Exercise brief = List every place name mentioned in the commentary on railway attacks below.

Page =
• • •

The Sunday derailment is the latest in the series of disruptions to the railway system since its inauguration recently. The most infamous of the sad events that have happened to those riding those tracks so far remains the Abuja-Kaduna train attack in March 2022 when some gunmen ambushed the train. There is no official figure on the casualties, but about eight people were reportedly killed and another 63 were abducted. The train services were also shut immediately. For months afterward, the families of the victims engaged in a drawn-out negotiation process with the abductors. In a country where some police investigators could spend up to six months lying in wait just so they could arrest a random guy that made a silly comment about the first lady on Twitter, one would expect that the same surveillance system would help the hapless families. In addition to the trauma of their loved one’s abduction, they also had to absorb the pain of haggling with the madmen who committed that heinous crime.
After that Abuja-Kaduna incident, it was only a matter of time before another set of wannabe professional abductors copied the same method. The Abuja-Kaduna abductors walked away with cool cash, and it did not take any soothsaying skills to conclude that kidnapping (and trading) train passengers is lucrative. It was unsurprising that just two weeks ago, another set of gunmen struck again and made off with 30 people from a NRC sub-station in Igueben, Edo State. Thankfully, some of the alleged perpetrators of the recent incident have been arrested. However, every future passenger is potentially vulnerable to copycat attacks.

• • •

Raw data =
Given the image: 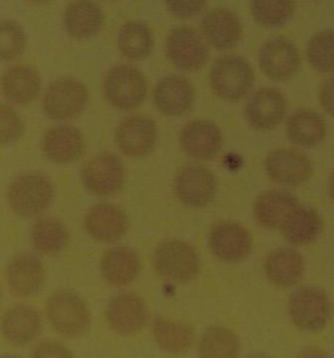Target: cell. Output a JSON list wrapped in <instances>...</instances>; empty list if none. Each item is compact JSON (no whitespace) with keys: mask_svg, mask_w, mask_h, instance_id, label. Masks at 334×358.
I'll return each instance as SVG.
<instances>
[{"mask_svg":"<svg viewBox=\"0 0 334 358\" xmlns=\"http://www.w3.org/2000/svg\"><path fill=\"white\" fill-rule=\"evenodd\" d=\"M46 314L52 329L66 338H80L90 327L92 319L87 303L71 290H59L50 296Z\"/></svg>","mask_w":334,"mask_h":358,"instance_id":"2","label":"cell"},{"mask_svg":"<svg viewBox=\"0 0 334 358\" xmlns=\"http://www.w3.org/2000/svg\"><path fill=\"white\" fill-rule=\"evenodd\" d=\"M289 314L295 326L307 332L324 329L332 317V303L324 290L305 287L289 299Z\"/></svg>","mask_w":334,"mask_h":358,"instance_id":"8","label":"cell"},{"mask_svg":"<svg viewBox=\"0 0 334 358\" xmlns=\"http://www.w3.org/2000/svg\"><path fill=\"white\" fill-rule=\"evenodd\" d=\"M264 271L272 284L279 288H290L305 276V258L294 249H277L266 257Z\"/></svg>","mask_w":334,"mask_h":358,"instance_id":"25","label":"cell"},{"mask_svg":"<svg viewBox=\"0 0 334 358\" xmlns=\"http://www.w3.org/2000/svg\"><path fill=\"white\" fill-rule=\"evenodd\" d=\"M7 199L17 216L31 219L49 208L54 199V186L45 176L24 174L10 183Z\"/></svg>","mask_w":334,"mask_h":358,"instance_id":"4","label":"cell"},{"mask_svg":"<svg viewBox=\"0 0 334 358\" xmlns=\"http://www.w3.org/2000/svg\"><path fill=\"white\" fill-rule=\"evenodd\" d=\"M30 3H34V4H46L50 3L51 0H29Z\"/></svg>","mask_w":334,"mask_h":358,"instance_id":"43","label":"cell"},{"mask_svg":"<svg viewBox=\"0 0 334 358\" xmlns=\"http://www.w3.org/2000/svg\"><path fill=\"white\" fill-rule=\"evenodd\" d=\"M208 0H164L166 10L177 19L187 20L201 13Z\"/></svg>","mask_w":334,"mask_h":358,"instance_id":"39","label":"cell"},{"mask_svg":"<svg viewBox=\"0 0 334 358\" xmlns=\"http://www.w3.org/2000/svg\"><path fill=\"white\" fill-rule=\"evenodd\" d=\"M108 326L119 335H133L145 327L147 308L144 299L132 293L111 299L106 310Z\"/></svg>","mask_w":334,"mask_h":358,"instance_id":"19","label":"cell"},{"mask_svg":"<svg viewBox=\"0 0 334 358\" xmlns=\"http://www.w3.org/2000/svg\"><path fill=\"white\" fill-rule=\"evenodd\" d=\"M208 81L219 99L238 102L254 88L255 71L251 63L239 55H225L215 62Z\"/></svg>","mask_w":334,"mask_h":358,"instance_id":"1","label":"cell"},{"mask_svg":"<svg viewBox=\"0 0 334 358\" xmlns=\"http://www.w3.org/2000/svg\"><path fill=\"white\" fill-rule=\"evenodd\" d=\"M24 134V123L20 115L8 105L0 108V143L10 145L20 139Z\"/></svg>","mask_w":334,"mask_h":358,"instance_id":"38","label":"cell"},{"mask_svg":"<svg viewBox=\"0 0 334 358\" xmlns=\"http://www.w3.org/2000/svg\"><path fill=\"white\" fill-rule=\"evenodd\" d=\"M328 189H329V195H331V198L334 201V170L332 171V174H331V177H329V182H328Z\"/></svg>","mask_w":334,"mask_h":358,"instance_id":"42","label":"cell"},{"mask_svg":"<svg viewBox=\"0 0 334 358\" xmlns=\"http://www.w3.org/2000/svg\"><path fill=\"white\" fill-rule=\"evenodd\" d=\"M88 100V88L81 80L63 76L50 83L43 94L42 108L50 120L63 122L80 115Z\"/></svg>","mask_w":334,"mask_h":358,"instance_id":"5","label":"cell"},{"mask_svg":"<svg viewBox=\"0 0 334 358\" xmlns=\"http://www.w3.org/2000/svg\"><path fill=\"white\" fill-rule=\"evenodd\" d=\"M198 353L205 358H233L240 353V341L225 327L208 329L198 344Z\"/></svg>","mask_w":334,"mask_h":358,"instance_id":"35","label":"cell"},{"mask_svg":"<svg viewBox=\"0 0 334 358\" xmlns=\"http://www.w3.org/2000/svg\"><path fill=\"white\" fill-rule=\"evenodd\" d=\"M153 336L158 347L165 352L182 353L194 344L195 332L183 322L157 318L153 323Z\"/></svg>","mask_w":334,"mask_h":358,"instance_id":"32","label":"cell"},{"mask_svg":"<svg viewBox=\"0 0 334 358\" xmlns=\"http://www.w3.org/2000/svg\"><path fill=\"white\" fill-rule=\"evenodd\" d=\"M84 225L92 238L102 243H112L127 233L128 217L118 206L99 203L89 209Z\"/></svg>","mask_w":334,"mask_h":358,"instance_id":"20","label":"cell"},{"mask_svg":"<svg viewBox=\"0 0 334 358\" xmlns=\"http://www.w3.org/2000/svg\"><path fill=\"white\" fill-rule=\"evenodd\" d=\"M201 31L191 27H177L167 36L165 52L167 59L177 70L194 72L201 70L209 60V48Z\"/></svg>","mask_w":334,"mask_h":358,"instance_id":"7","label":"cell"},{"mask_svg":"<svg viewBox=\"0 0 334 358\" xmlns=\"http://www.w3.org/2000/svg\"><path fill=\"white\" fill-rule=\"evenodd\" d=\"M323 230V220L311 207L296 206L281 227L286 241L294 246H305L319 238Z\"/></svg>","mask_w":334,"mask_h":358,"instance_id":"28","label":"cell"},{"mask_svg":"<svg viewBox=\"0 0 334 358\" xmlns=\"http://www.w3.org/2000/svg\"><path fill=\"white\" fill-rule=\"evenodd\" d=\"M200 31L209 46L227 51L234 49L242 40L243 25L234 10L215 8L204 15Z\"/></svg>","mask_w":334,"mask_h":358,"instance_id":"17","label":"cell"},{"mask_svg":"<svg viewBox=\"0 0 334 358\" xmlns=\"http://www.w3.org/2000/svg\"><path fill=\"white\" fill-rule=\"evenodd\" d=\"M106 1H117V0H106Z\"/></svg>","mask_w":334,"mask_h":358,"instance_id":"44","label":"cell"},{"mask_svg":"<svg viewBox=\"0 0 334 358\" xmlns=\"http://www.w3.org/2000/svg\"><path fill=\"white\" fill-rule=\"evenodd\" d=\"M179 143L189 157L207 161L215 159L222 148V132L212 120H191L180 131Z\"/></svg>","mask_w":334,"mask_h":358,"instance_id":"18","label":"cell"},{"mask_svg":"<svg viewBox=\"0 0 334 358\" xmlns=\"http://www.w3.org/2000/svg\"><path fill=\"white\" fill-rule=\"evenodd\" d=\"M105 13L94 0H73L63 13V25L69 37L88 40L96 37L105 25Z\"/></svg>","mask_w":334,"mask_h":358,"instance_id":"21","label":"cell"},{"mask_svg":"<svg viewBox=\"0 0 334 358\" xmlns=\"http://www.w3.org/2000/svg\"><path fill=\"white\" fill-rule=\"evenodd\" d=\"M33 357H72V353L58 341L45 340L36 347Z\"/></svg>","mask_w":334,"mask_h":358,"instance_id":"40","label":"cell"},{"mask_svg":"<svg viewBox=\"0 0 334 358\" xmlns=\"http://www.w3.org/2000/svg\"><path fill=\"white\" fill-rule=\"evenodd\" d=\"M319 101L325 113L334 118V75L321 84L319 90Z\"/></svg>","mask_w":334,"mask_h":358,"instance_id":"41","label":"cell"},{"mask_svg":"<svg viewBox=\"0 0 334 358\" xmlns=\"http://www.w3.org/2000/svg\"><path fill=\"white\" fill-rule=\"evenodd\" d=\"M260 70L268 79L286 81L294 78L302 64L300 51L286 37L266 40L257 55Z\"/></svg>","mask_w":334,"mask_h":358,"instance_id":"10","label":"cell"},{"mask_svg":"<svg viewBox=\"0 0 334 358\" xmlns=\"http://www.w3.org/2000/svg\"><path fill=\"white\" fill-rule=\"evenodd\" d=\"M153 263L161 278L177 284L192 281L200 271L196 250L179 239L162 243L154 252Z\"/></svg>","mask_w":334,"mask_h":358,"instance_id":"6","label":"cell"},{"mask_svg":"<svg viewBox=\"0 0 334 358\" xmlns=\"http://www.w3.org/2000/svg\"><path fill=\"white\" fill-rule=\"evenodd\" d=\"M287 108V100L281 90L266 87L256 90L247 101L245 117L252 129L270 131L284 122Z\"/></svg>","mask_w":334,"mask_h":358,"instance_id":"13","label":"cell"},{"mask_svg":"<svg viewBox=\"0 0 334 358\" xmlns=\"http://www.w3.org/2000/svg\"><path fill=\"white\" fill-rule=\"evenodd\" d=\"M41 75L29 64H15L4 72L1 90L6 100L15 105H28L40 94Z\"/></svg>","mask_w":334,"mask_h":358,"instance_id":"23","label":"cell"},{"mask_svg":"<svg viewBox=\"0 0 334 358\" xmlns=\"http://www.w3.org/2000/svg\"><path fill=\"white\" fill-rule=\"evenodd\" d=\"M127 171L123 162L111 153L97 155L81 170V179L89 192L101 198L115 196L124 187Z\"/></svg>","mask_w":334,"mask_h":358,"instance_id":"9","label":"cell"},{"mask_svg":"<svg viewBox=\"0 0 334 358\" xmlns=\"http://www.w3.org/2000/svg\"><path fill=\"white\" fill-rule=\"evenodd\" d=\"M209 249L218 260L225 263L242 262L252 251V236L240 224L219 222L209 234Z\"/></svg>","mask_w":334,"mask_h":358,"instance_id":"14","label":"cell"},{"mask_svg":"<svg viewBox=\"0 0 334 358\" xmlns=\"http://www.w3.org/2000/svg\"><path fill=\"white\" fill-rule=\"evenodd\" d=\"M286 135L290 143L298 147H316L326 135L324 118L314 110H296L287 120Z\"/></svg>","mask_w":334,"mask_h":358,"instance_id":"26","label":"cell"},{"mask_svg":"<svg viewBox=\"0 0 334 358\" xmlns=\"http://www.w3.org/2000/svg\"><path fill=\"white\" fill-rule=\"evenodd\" d=\"M84 139L79 129L72 126H57L49 129L42 141L45 156L60 165L75 162L84 152Z\"/></svg>","mask_w":334,"mask_h":358,"instance_id":"24","label":"cell"},{"mask_svg":"<svg viewBox=\"0 0 334 358\" xmlns=\"http://www.w3.org/2000/svg\"><path fill=\"white\" fill-rule=\"evenodd\" d=\"M196 92L189 80L168 75L159 80L153 90V100L159 113L166 117H183L194 108Z\"/></svg>","mask_w":334,"mask_h":358,"instance_id":"16","label":"cell"},{"mask_svg":"<svg viewBox=\"0 0 334 358\" xmlns=\"http://www.w3.org/2000/svg\"><path fill=\"white\" fill-rule=\"evenodd\" d=\"M117 46L126 59H145L154 49L153 29L143 21H127L117 34Z\"/></svg>","mask_w":334,"mask_h":358,"instance_id":"31","label":"cell"},{"mask_svg":"<svg viewBox=\"0 0 334 358\" xmlns=\"http://www.w3.org/2000/svg\"><path fill=\"white\" fill-rule=\"evenodd\" d=\"M10 290L19 297H29L40 292L45 282V267L33 254L22 252L12 259L7 268Z\"/></svg>","mask_w":334,"mask_h":358,"instance_id":"22","label":"cell"},{"mask_svg":"<svg viewBox=\"0 0 334 358\" xmlns=\"http://www.w3.org/2000/svg\"><path fill=\"white\" fill-rule=\"evenodd\" d=\"M31 243L41 255L52 257L66 249L68 231L59 220L41 219L31 229Z\"/></svg>","mask_w":334,"mask_h":358,"instance_id":"33","label":"cell"},{"mask_svg":"<svg viewBox=\"0 0 334 358\" xmlns=\"http://www.w3.org/2000/svg\"><path fill=\"white\" fill-rule=\"evenodd\" d=\"M103 94L115 109H136L147 99V78L133 66H114L103 80Z\"/></svg>","mask_w":334,"mask_h":358,"instance_id":"3","label":"cell"},{"mask_svg":"<svg viewBox=\"0 0 334 358\" xmlns=\"http://www.w3.org/2000/svg\"><path fill=\"white\" fill-rule=\"evenodd\" d=\"M140 258L133 250L115 248L108 250L101 260L102 279L112 287H126L138 276Z\"/></svg>","mask_w":334,"mask_h":358,"instance_id":"27","label":"cell"},{"mask_svg":"<svg viewBox=\"0 0 334 358\" xmlns=\"http://www.w3.org/2000/svg\"><path fill=\"white\" fill-rule=\"evenodd\" d=\"M298 204L299 203L294 195L287 191H268L256 200V220L266 229H281L287 216Z\"/></svg>","mask_w":334,"mask_h":358,"instance_id":"30","label":"cell"},{"mask_svg":"<svg viewBox=\"0 0 334 358\" xmlns=\"http://www.w3.org/2000/svg\"><path fill=\"white\" fill-rule=\"evenodd\" d=\"M249 10L260 27L279 28L293 19L295 0H249Z\"/></svg>","mask_w":334,"mask_h":358,"instance_id":"34","label":"cell"},{"mask_svg":"<svg viewBox=\"0 0 334 358\" xmlns=\"http://www.w3.org/2000/svg\"><path fill=\"white\" fill-rule=\"evenodd\" d=\"M174 191L179 201L184 206L204 208L216 198V177L204 166L188 165L177 171Z\"/></svg>","mask_w":334,"mask_h":358,"instance_id":"11","label":"cell"},{"mask_svg":"<svg viewBox=\"0 0 334 358\" xmlns=\"http://www.w3.org/2000/svg\"><path fill=\"white\" fill-rule=\"evenodd\" d=\"M268 177L282 186H300L314 174L311 159L305 153L290 148L272 152L266 159Z\"/></svg>","mask_w":334,"mask_h":358,"instance_id":"15","label":"cell"},{"mask_svg":"<svg viewBox=\"0 0 334 358\" xmlns=\"http://www.w3.org/2000/svg\"><path fill=\"white\" fill-rule=\"evenodd\" d=\"M156 122L147 115H131L122 120L115 132V143L119 150L132 159L150 155L157 144Z\"/></svg>","mask_w":334,"mask_h":358,"instance_id":"12","label":"cell"},{"mask_svg":"<svg viewBox=\"0 0 334 358\" xmlns=\"http://www.w3.org/2000/svg\"><path fill=\"white\" fill-rule=\"evenodd\" d=\"M42 320L37 310L28 306L10 308L1 323L3 335L15 345H27L38 336Z\"/></svg>","mask_w":334,"mask_h":358,"instance_id":"29","label":"cell"},{"mask_svg":"<svg viewBox=\"0 0 334 358\" xmlns=\"http://www.w3.org/2000/svg\"><path fill=\"white\" fill-rule=\"evenodd\" d=\"M305 55L310 66L319 73L334 72V29L317 31L307 42Z\"/></svg>","mask_w":334,"mask_h":358,"instance_id":"36","label":"cell"},{"mask_svg":"<svg viewBox=\"0 0 334 358\" xmlns=\"http://www.w3.org/2000/svg\"><path fill=\"white\" fill-rule=\"evenodd\" d=\"M27 49V36L17 21L3 20L0 27V55L4 62L20 57Z\"/></svg>","mask_w":334,"mask_h":358,"instance_id":"37","label":"cell"}]
</instances>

• • •

The reply = Abuja, Kaduna, Igueben, Edo State